» **Work to complete**:
A – Give the passage of the stroke rehabilitation text starting at "In already ambulatory" and ending at "aim of therapy.", switching "therapists" to "clinicians".
B – How many randomized trials on electromechanical-assisted gait training did the Cochrane reviews in the stroke rehabilitation text include?

Using machines to assist training might improve upper and lower limb function after stroke. Scientific evidence for the benefits of electromechanical-assisted training, however, is required to justify the large equipment and human resource costs needed to implement electromechanical-assisted gait devices, as well as to confirm the safety and acceptance of this type of training.
Therefore, this talk provides an update of the best available evidence from Cochrane reviews about electromechanical and robotic-assisted gait and arm training devices for improving motor function and activities after stroke.
In three updated Cochrane reviews we included 67 randomised trials involving 3657 participants for electromechanical-assisted gait and 34 randomised trials involving 3657 participants for electromechanical-assisted arm training.
Electromechanical-and robotic assisted gait training in combination with physiotherapy increases the odds of non-ambulatory patients becoming independent in walking. Although currently direct comparisons between different devices are lacking, indirect comparisons suggests higher walking speed and walking endurance in favor of end-effector devices compared with exoskeletons. Non-ambulatory patients benefit mostly from an electromechanical-assisted gait approach. We did not found any evidence for wearable exoskeletons or bionic suits.
In already ambulatory patients after stroke a treadmill training approach might increase walking speed and walking endurance, but therapists should apply higher intensities of treadmill training. Treadmill training should therefore be used when people after stroke can walk independently and when improvement of walking speed and endurance is the aim of therapy.
Electromechanical and robot-assisted arm and hand training after stroke might improve activities of daily living, arm and hand function, and arm and hand muscle strength. These devices can be applied as a rehabilitation tool, however, we still do not know when or how often they should be used.

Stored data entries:
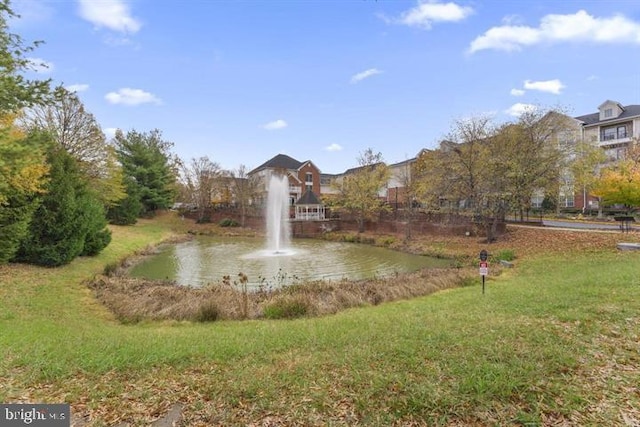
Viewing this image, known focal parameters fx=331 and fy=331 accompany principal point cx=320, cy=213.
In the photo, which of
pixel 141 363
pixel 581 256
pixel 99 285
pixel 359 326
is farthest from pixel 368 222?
pixel 141 363

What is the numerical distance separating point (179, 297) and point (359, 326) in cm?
638

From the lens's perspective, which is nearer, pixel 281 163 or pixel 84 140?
pixel 84 140

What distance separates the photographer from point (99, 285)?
12.4 m

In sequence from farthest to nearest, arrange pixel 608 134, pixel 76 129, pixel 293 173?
pixel 293 173 → pixel 608 134 → pixel 76 129

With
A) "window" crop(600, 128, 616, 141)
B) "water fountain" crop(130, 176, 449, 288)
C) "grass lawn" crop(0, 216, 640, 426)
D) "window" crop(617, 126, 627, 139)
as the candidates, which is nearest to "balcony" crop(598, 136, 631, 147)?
"window" crop(600, 128, 616, 141)

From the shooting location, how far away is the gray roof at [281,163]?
55156 millimetres

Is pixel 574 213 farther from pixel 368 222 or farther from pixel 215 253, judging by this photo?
pixel 215 253

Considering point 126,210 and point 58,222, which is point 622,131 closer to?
point 58,222
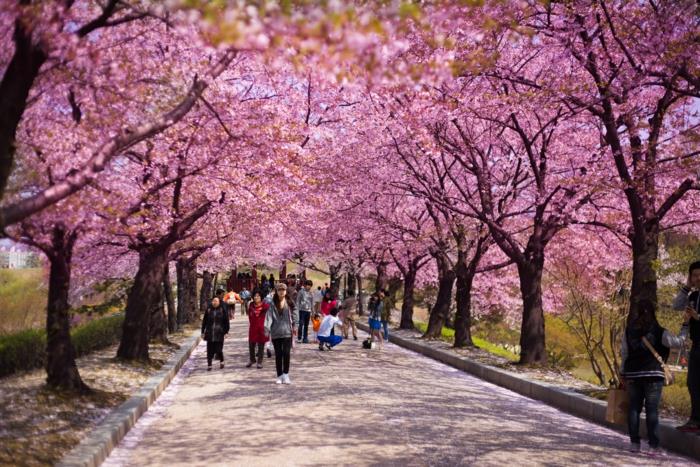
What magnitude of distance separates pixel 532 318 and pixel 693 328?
33.1 feet

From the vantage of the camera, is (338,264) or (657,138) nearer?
(657,138)

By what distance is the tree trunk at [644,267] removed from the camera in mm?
12211

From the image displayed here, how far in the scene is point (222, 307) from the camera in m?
18.1

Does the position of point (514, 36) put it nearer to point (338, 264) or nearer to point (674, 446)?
point (674, 446)

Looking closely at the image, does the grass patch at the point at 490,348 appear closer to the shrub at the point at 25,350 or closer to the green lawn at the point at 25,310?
the shrub at the point at 25,350

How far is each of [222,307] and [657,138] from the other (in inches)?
410

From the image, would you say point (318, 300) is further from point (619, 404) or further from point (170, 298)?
point (619, 404)

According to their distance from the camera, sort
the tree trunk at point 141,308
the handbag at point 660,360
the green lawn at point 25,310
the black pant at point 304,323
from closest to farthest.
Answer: the handbag at point 660,360
the tree trunk at point 141,308
the black pant at point 304,323
the green lawn at point 25,310

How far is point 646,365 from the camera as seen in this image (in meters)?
8.52

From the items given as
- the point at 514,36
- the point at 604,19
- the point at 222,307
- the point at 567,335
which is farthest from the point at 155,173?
the point at 567,335

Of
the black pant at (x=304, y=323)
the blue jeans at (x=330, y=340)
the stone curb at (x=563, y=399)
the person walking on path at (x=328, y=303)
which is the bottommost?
the stone curb at (x=563, y=399)

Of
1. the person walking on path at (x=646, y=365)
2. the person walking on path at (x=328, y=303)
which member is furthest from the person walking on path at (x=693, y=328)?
the person walking on path at (x=328, y=303)

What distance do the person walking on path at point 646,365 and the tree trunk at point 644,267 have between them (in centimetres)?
341

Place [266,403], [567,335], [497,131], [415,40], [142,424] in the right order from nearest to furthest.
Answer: [142,424] < [266,403] < [415,40] < [497,131] < [567,335]
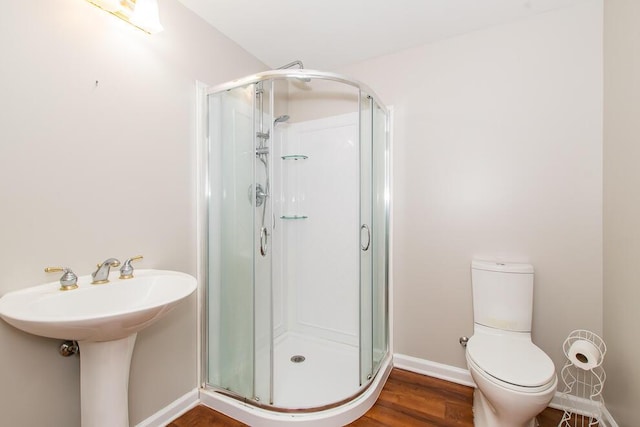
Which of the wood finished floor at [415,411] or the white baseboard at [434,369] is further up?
the white baseboard at [434,369]

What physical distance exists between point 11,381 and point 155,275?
1.94 ft

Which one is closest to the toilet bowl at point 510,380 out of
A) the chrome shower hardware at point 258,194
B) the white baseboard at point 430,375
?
the white baseboard at point 430,375

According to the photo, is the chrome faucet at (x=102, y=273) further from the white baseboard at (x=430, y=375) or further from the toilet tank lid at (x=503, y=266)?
the toilet tank lid at (x=503, y=266)

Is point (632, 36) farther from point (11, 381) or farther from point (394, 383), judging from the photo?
point (11, 381)

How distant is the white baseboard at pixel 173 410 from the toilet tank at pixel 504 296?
1.85 meters

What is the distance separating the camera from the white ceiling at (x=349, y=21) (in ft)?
5.67

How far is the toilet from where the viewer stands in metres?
1.28

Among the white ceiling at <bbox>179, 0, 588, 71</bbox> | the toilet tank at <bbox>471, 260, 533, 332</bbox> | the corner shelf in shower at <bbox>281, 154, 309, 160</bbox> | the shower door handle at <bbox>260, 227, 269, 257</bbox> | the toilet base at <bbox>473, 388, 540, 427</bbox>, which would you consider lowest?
the toilet base at <bbox>473, 388, 540, 427</bbox>

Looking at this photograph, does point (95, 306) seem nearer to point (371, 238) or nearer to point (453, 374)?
point (371, 238)

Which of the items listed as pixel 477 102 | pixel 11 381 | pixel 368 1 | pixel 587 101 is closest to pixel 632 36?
pixel 587 101

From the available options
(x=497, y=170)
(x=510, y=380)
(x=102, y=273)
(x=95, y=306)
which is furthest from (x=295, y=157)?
(x=510, y=380)

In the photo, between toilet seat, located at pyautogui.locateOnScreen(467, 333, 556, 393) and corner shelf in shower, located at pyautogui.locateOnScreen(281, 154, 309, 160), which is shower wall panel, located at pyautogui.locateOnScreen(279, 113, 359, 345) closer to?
corner shelf in shower, located at pyautogui.locateOnScreen(281, 154, 309, 160)

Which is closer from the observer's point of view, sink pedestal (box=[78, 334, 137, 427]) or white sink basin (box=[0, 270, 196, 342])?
white sink basin (box=[0, 270, 196, 342])

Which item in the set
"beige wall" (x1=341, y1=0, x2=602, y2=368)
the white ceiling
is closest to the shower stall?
"beige wall" (x1=341, y1=0, x2=602, y2=368)
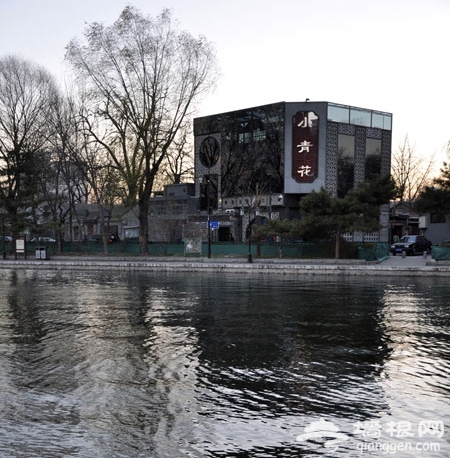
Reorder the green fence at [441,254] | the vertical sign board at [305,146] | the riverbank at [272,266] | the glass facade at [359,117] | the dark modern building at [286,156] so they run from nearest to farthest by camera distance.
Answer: the riverbank at [272,266] < the green fence at [441,254] < the vertical sign board at [305,146] < the dark modern building at [286,156] < the glass facade at [359,117]

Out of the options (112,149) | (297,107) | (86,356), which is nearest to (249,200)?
(297,107)

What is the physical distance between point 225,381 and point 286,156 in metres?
40.9

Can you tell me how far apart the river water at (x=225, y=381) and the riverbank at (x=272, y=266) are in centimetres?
1394

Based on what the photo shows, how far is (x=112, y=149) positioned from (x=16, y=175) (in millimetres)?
9647

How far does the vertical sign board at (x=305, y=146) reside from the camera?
151 ft

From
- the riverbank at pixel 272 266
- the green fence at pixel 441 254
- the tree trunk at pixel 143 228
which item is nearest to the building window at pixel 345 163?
the riverbank at pixel 272 266

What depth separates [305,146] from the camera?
151 feet

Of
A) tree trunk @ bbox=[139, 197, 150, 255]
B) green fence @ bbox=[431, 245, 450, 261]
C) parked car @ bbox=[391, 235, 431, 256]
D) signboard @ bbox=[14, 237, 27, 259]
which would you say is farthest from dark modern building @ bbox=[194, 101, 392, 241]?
signboard @ bbox=[14, 237, 27, 259]

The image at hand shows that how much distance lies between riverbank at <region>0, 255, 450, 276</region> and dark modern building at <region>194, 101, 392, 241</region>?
11.9 meters

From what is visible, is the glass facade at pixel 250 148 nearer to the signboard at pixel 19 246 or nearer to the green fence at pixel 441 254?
the green fence at pixel 441 254

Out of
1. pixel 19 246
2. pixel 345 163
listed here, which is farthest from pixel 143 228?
pixel 345 163

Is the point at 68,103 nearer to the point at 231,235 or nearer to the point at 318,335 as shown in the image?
the point at 231,235

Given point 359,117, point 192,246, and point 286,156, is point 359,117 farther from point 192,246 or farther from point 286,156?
point 192,246

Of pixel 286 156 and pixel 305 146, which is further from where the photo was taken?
pixel 286 156
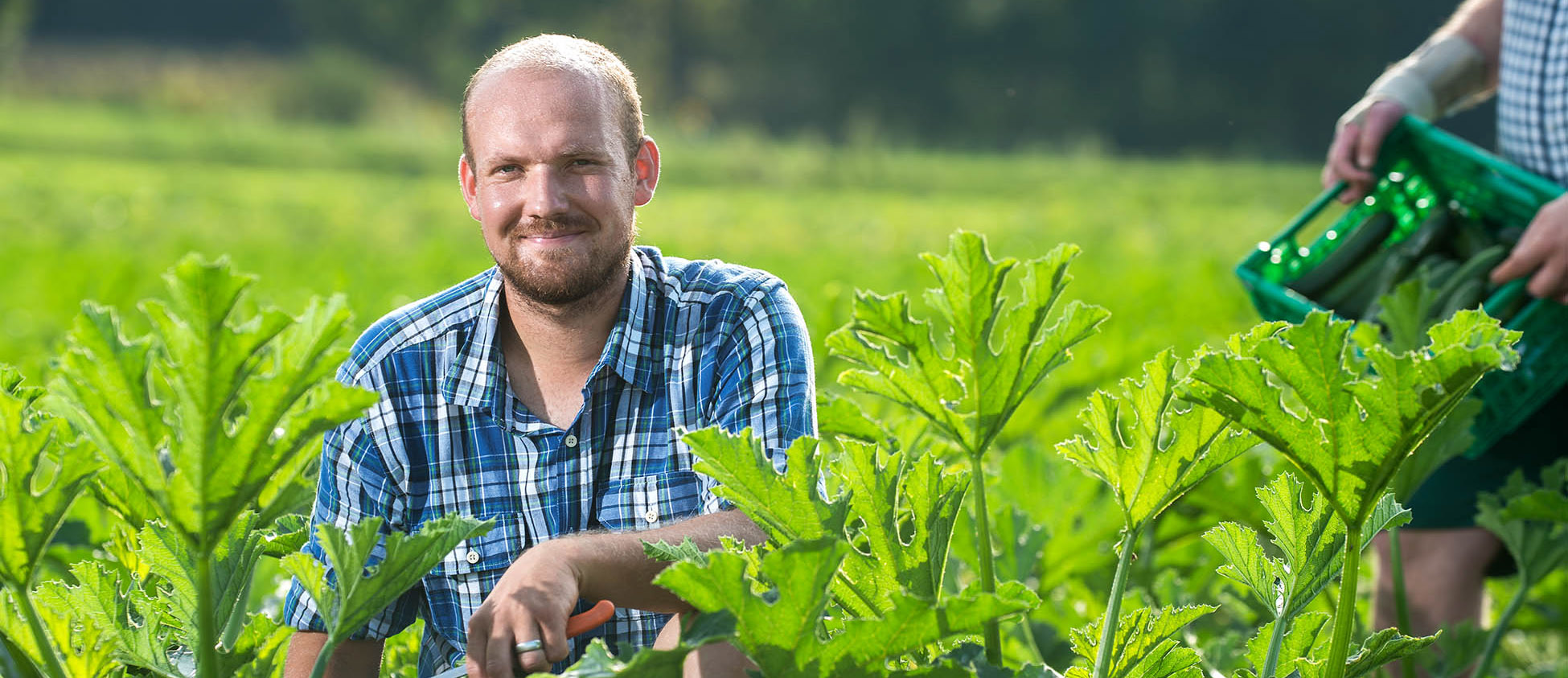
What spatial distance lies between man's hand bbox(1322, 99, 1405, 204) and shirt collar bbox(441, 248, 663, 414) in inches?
57.5

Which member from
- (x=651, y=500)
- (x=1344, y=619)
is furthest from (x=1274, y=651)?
(x=651, y=500)

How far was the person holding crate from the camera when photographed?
2.55 meters

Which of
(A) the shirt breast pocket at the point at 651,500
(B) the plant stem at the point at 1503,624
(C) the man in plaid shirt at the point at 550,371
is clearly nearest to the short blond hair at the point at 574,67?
(C) the man in plaid shirt at the point at 550,371

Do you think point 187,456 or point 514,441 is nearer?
point 187,456

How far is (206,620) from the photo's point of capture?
96cm

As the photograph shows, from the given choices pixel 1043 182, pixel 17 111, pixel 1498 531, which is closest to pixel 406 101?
pixel 17 111

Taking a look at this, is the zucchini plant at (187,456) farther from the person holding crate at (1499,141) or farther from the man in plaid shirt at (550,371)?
the person holding crate at (1499,141)

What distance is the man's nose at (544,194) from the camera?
4.87 feet

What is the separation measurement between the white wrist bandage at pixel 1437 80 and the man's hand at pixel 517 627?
2039 mm

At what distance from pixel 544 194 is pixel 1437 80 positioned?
1.98 meters

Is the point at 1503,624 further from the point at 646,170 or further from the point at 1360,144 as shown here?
the point at 646,170

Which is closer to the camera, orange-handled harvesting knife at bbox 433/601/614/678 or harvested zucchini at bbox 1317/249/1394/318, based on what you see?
orange-handled harvesting knife at bbox 433/601/614/678

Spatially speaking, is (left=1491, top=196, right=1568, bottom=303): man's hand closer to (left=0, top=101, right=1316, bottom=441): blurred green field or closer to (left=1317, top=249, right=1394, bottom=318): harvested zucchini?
(left=1317, top=249, right=1394, bottom=318): harvested zucchini

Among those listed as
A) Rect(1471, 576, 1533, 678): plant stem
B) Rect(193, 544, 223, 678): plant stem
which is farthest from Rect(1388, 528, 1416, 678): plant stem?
Rect(193, 544, 223, 678): plant stem
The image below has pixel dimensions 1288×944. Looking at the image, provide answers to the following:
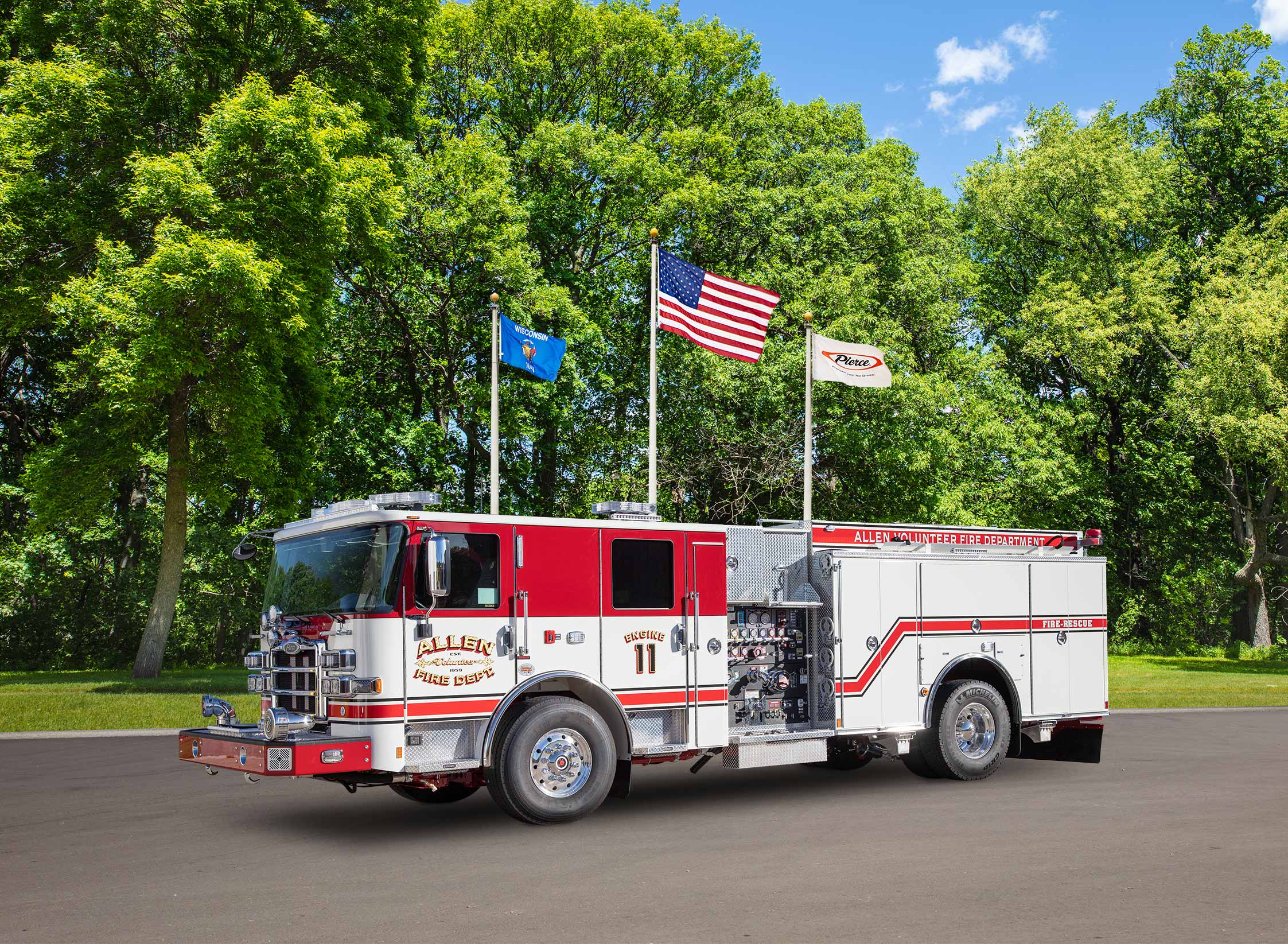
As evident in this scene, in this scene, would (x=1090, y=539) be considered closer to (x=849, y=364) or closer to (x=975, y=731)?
(x=975, y=731)

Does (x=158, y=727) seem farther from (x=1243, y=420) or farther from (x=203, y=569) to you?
(x=1243, y=420)

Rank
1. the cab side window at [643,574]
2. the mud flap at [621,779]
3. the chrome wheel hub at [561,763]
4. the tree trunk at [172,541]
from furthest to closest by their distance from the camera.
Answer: the tree trunk at [172,541], the cab side window at [643,574], the mud flap at [621,779], the chrome wheel hub at [561,763]

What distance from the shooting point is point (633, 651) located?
11.0m

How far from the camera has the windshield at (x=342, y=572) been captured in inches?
388

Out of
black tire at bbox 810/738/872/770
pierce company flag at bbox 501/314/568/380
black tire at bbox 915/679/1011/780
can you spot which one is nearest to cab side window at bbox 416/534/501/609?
black tire at bbox 810/738/872/770

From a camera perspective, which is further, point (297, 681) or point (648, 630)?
point (648, 630)

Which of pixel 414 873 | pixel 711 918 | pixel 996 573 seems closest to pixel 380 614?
pixel 414 873

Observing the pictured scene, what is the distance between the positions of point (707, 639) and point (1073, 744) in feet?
18.9

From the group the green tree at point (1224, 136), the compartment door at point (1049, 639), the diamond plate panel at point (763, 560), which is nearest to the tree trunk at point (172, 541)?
the diamond plate panel at point (763, 560)

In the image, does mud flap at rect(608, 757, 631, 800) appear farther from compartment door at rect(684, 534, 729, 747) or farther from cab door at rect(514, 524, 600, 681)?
cab door at rect(514, 524, 600, 681)

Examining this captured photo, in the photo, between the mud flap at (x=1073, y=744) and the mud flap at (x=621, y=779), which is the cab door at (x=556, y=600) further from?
Result: the mud flap at (x=1073, y=744)

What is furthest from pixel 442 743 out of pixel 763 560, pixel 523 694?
pixel 763 560

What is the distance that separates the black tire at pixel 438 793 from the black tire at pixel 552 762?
50.5 inches

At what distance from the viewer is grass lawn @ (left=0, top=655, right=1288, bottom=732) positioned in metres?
19.7
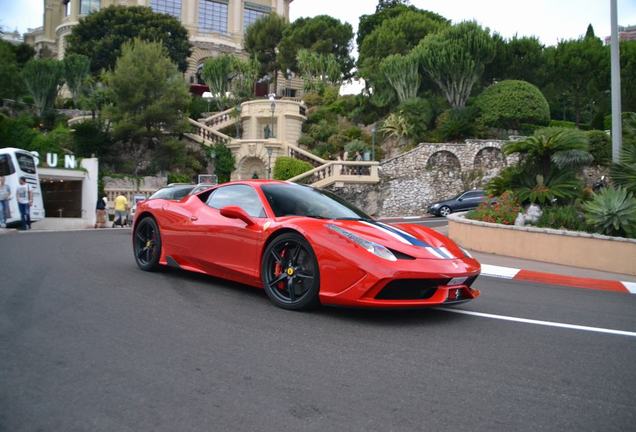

» **Results in order**:
A –
In already ambulatory patients after stroke a treadmill training approach might increase walking speed and walking endurance, but clinicians should apply higher intensities of treadmill training. Treadmill training should therefore be used when people after stroke can walk independently and when improvement of walking speed and endurance is the aim of therapy.

B – 67